WHAT YOU HAVE TO DO
Return the portion of the article on the Plame leak starting with "Ms Plame is" and going on through "by the president.", copied word for word.

TEXT EXCERPT
╔══

Miller did not name that source in public, but lawyers in the case named Lewis Libby, the vice-president's chief of staff, as the government official she had spoken to in July 2003, about a CIA undercover agent, Valerie Plame.
Ms Plame is the wife of an administration critic, Joseph Wilson, who accused the White House of blowing her cover in retribution for his claims that the US had fabricated allegations of Iraqi weapons of mass destruction. Mr Wilson, a former ambassador, had said he had been sent to Africa by the CIA to look for evidence of Iraqi uranium purchases and had found none, contrary to claims by the president.
The scandal threatens the White House directly. Another journalist, Time magazine's Matt Cooper, has named Karl Rove, the president's chief political adviser, as his source for revealing Ms Plame's identity. Rove and Libby, two of the most powerful behind-the-scenes figures in the administration, have said they revealed that Mr Wilson's wife worked in the CIA and had been instrumental in sending him on the fact-finding mission. But lawyers for both officials insist they did not break the law, as they did not provide her name, and did not know she was undercover.
Critics say identifying her as Mr Wilson's wife was tantamount to naming her.
US media reports quoted lawyers involved in the case yesterday as saying a decision on whether to press charges could come as early as next week, in the wake of Miller's testimony. The lead investigator, Patrick Fitzgerald, had said that the journalist was the main obstacle to wrapping up the case. Possible charges include the deliberate disclosure of an undercover agent's identity, perjury or obstruction of justice.

╚══

[Extracted data entries]
╔══

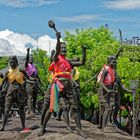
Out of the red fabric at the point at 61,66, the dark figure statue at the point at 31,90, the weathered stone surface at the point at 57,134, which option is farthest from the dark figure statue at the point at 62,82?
the dark figure statue at the point at 31,90

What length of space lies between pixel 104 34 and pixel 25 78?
110 feet

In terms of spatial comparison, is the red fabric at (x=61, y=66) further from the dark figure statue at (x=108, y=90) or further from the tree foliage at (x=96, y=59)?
the tree foliage at (x=96, y=59)

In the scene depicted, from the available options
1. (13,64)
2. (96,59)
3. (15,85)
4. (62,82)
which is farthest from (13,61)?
(96,59)

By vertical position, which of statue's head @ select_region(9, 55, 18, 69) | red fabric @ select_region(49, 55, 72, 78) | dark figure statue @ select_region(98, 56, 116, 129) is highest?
statue's head @ select_region(9, 55, 18, 69)

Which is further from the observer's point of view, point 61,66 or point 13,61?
point 13,61

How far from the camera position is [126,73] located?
3825 centimetres

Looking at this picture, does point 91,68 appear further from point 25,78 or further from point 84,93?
point 25,78

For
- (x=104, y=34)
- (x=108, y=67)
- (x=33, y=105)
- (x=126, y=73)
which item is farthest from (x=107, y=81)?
(x=104, y=34)

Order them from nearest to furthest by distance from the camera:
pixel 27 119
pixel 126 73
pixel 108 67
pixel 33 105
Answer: pixel 108 67 → pixel 27 119 → pixel 33 105 → pixel 126 73

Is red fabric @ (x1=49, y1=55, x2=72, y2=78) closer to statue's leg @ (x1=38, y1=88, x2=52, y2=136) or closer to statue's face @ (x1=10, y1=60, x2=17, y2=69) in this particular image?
Result: statue's leg @ (x1=38, y1=88, x2=52, y2=136)

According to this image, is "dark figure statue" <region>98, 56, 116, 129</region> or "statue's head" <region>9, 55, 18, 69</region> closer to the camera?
"statue's head" <region>9, 55, 18, 69</region>

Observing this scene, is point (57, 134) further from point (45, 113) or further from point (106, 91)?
point (106, 91)

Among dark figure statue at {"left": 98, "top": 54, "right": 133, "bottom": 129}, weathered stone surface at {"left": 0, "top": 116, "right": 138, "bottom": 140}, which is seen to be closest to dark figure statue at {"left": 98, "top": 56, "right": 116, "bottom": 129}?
dark figure statue at {"left": 98, "top": 54, "right": 133, "bottom": 129}

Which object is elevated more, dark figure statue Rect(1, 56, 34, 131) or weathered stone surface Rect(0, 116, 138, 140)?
dark figure statue Rect(1, 56, 34, 131)
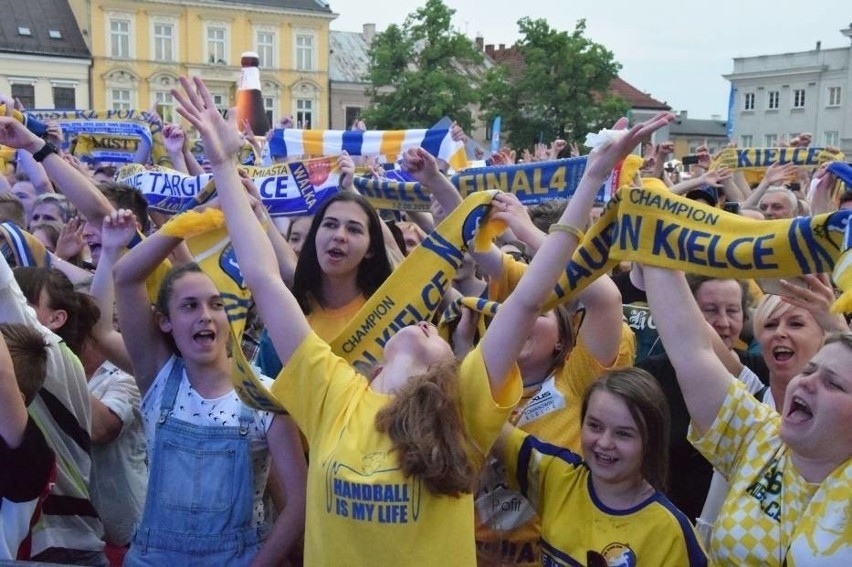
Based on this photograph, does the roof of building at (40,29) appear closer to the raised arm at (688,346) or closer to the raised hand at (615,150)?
the raised hand at (615,150)

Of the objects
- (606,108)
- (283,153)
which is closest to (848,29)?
(606,108)

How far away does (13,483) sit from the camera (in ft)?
8.70

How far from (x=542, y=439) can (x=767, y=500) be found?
86 cm

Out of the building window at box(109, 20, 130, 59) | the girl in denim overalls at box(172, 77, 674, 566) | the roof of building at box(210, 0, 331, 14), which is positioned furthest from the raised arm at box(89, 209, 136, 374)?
the roof of building at box(210, 0, 331, 14)

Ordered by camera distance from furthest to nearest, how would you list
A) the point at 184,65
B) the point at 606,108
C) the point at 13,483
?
the point at 184,65 < the point at 606,108 < the point at 13,483

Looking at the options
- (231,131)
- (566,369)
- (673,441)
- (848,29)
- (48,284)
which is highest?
(848,29)

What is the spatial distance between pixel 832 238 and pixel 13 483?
232 cm

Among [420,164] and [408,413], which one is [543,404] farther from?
[420,164]

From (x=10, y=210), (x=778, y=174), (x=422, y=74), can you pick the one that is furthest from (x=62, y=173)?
(x=422, y=74)

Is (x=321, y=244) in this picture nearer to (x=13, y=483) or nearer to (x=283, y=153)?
(x=13, y=483)

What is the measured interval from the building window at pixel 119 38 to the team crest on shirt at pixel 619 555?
51.8m

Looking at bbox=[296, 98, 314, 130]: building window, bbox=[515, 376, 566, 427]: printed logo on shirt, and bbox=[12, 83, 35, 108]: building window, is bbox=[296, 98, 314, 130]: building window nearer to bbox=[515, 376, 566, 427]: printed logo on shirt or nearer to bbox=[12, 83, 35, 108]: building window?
bbox=[12, 83, 35, 108]: building window

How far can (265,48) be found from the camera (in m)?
53.7

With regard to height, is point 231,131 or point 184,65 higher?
point 184,65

╚══

TASK SOLUTION
Ms Plame is the wife of an administration critic, Joseph Wilson, who accused the White House of blowing her cover in retribution for his claims that the US had fabricated allegations of Iraqi weapons of mass destruction. Mr Wilson, a former ambassador, had said he had been sent to Africa by the CIA to look for evidence of Iraqi uranium purchases and had found none, contrary to claims by the president.